A fine anni ‘50 molte bambine si ritrovano nelle mani per la prima volta un giocattolo nuovo: non più neonati da accudire, ma giovani donne in costume da bagno (con tanto di tacco) in cui immedesimarsi e, perché no, attraverso cui sognare la propria vita da grandi.
Probabilmente secondo Ruth ed Elliot Handler, i fondatori della Mattel, l’emancipazione di quelle bambine sarebbe andata di pari passo con quella delle numerose barbie che la casa produttrice stava progressivamente creando: non più soltanto madri, ma anche insegnanti, dottoresse, presidente (o presidentessa?)…
Più di sessant’anni dopo, il film “Barbie” cerca invece di svincolare proprio quello stesso giocattolo dalla sua rappresentanza di un modello inarrivabile di bellezza femminile e dal suo ruolo produttore di un senso di inadeguatezza e inarrivabilità in quelle bambine, man mano diventate adulte.
Ma questo film forse fa molto di più: recupera il senso originario, storico, di “femminismo”.
Il focus non è soltanto sulla donna, ma è ambivalente, cerca di equilibrare e considerare i due punti di vista uomo-donna. Non è soltanto la storia dei tentativi verso la libertà e la sensibilizzazione nei confronti del genere femminile, ma anche maschile: con grande ironia ed apparente leggerezza rappresenta le fragilità e le problematiche legate ad entrambi i generi.

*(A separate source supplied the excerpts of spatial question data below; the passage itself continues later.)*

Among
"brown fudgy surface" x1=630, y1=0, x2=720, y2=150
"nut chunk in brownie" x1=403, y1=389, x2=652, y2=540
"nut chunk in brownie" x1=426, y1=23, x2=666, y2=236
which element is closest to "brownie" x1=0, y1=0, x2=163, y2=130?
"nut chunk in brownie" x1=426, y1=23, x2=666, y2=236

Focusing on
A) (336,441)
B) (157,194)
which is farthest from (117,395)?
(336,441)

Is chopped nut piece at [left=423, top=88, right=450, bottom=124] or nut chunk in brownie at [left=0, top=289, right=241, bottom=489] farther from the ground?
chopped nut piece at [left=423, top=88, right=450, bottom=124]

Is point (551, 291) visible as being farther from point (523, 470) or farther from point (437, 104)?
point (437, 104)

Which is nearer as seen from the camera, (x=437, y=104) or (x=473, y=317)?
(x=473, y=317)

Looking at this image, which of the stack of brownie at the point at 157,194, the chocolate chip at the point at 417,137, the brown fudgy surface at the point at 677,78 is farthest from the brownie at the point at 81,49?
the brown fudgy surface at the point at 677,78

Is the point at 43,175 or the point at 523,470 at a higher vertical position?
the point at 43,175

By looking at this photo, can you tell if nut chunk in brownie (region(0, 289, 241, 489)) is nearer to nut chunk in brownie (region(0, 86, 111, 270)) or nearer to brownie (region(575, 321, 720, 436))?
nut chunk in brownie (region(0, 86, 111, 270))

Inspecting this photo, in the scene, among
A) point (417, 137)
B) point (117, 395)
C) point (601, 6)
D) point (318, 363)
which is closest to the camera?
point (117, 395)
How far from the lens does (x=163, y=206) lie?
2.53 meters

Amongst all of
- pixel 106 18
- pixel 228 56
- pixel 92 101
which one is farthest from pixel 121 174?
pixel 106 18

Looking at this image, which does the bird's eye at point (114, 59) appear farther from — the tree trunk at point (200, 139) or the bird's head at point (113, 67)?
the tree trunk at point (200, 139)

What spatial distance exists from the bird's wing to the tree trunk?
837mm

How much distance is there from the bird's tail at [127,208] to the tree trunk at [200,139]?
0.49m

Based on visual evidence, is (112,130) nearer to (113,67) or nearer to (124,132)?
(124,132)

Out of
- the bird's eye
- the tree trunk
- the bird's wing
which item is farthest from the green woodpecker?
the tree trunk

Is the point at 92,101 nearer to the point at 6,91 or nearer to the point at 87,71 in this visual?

Un film che rintraccia la libertà e l’uguaglianza a metà strada tra i due mondi che porta in scena: Barbieland, un mondo in cui il genere maschile dei numerosi Ken non ha alcuna funzione, capacità o aspirazione se non quella di “spiaggiarsi” e di ricevere una qualche attenzione da Barbie (senza ottenere risultati perché “ogni sera è la sera delle ragazze”) e il mondo reale, dominato dal patriarcato, dove Barbie-donna si trova vittima di catcalling indesiderato, di sessualizzazione e discriminazione per le vie della città.
Un film che mette in luce le problematiche di entrambi i tipi di società che i due mondi rappresentano, sottolineando le fragilità e le difficoltà che, nel sistema patriarcale, gli uomini-leader nascondono dietro il loro ruolo imposto dalla società, così come la frustrazione e l’impotenza provata dalle donne.
Un film che insegna che non ci sono vittime e carnefici, ma che qualsiasi sistema sociale radicale, sia esso patriarcato o “femminismo” unilaterale, ci rende tutti vittime di questo stesso sistema imposto, facendocelo accettare passivamente e rendendoci schiavi di ruoli prestabiliti.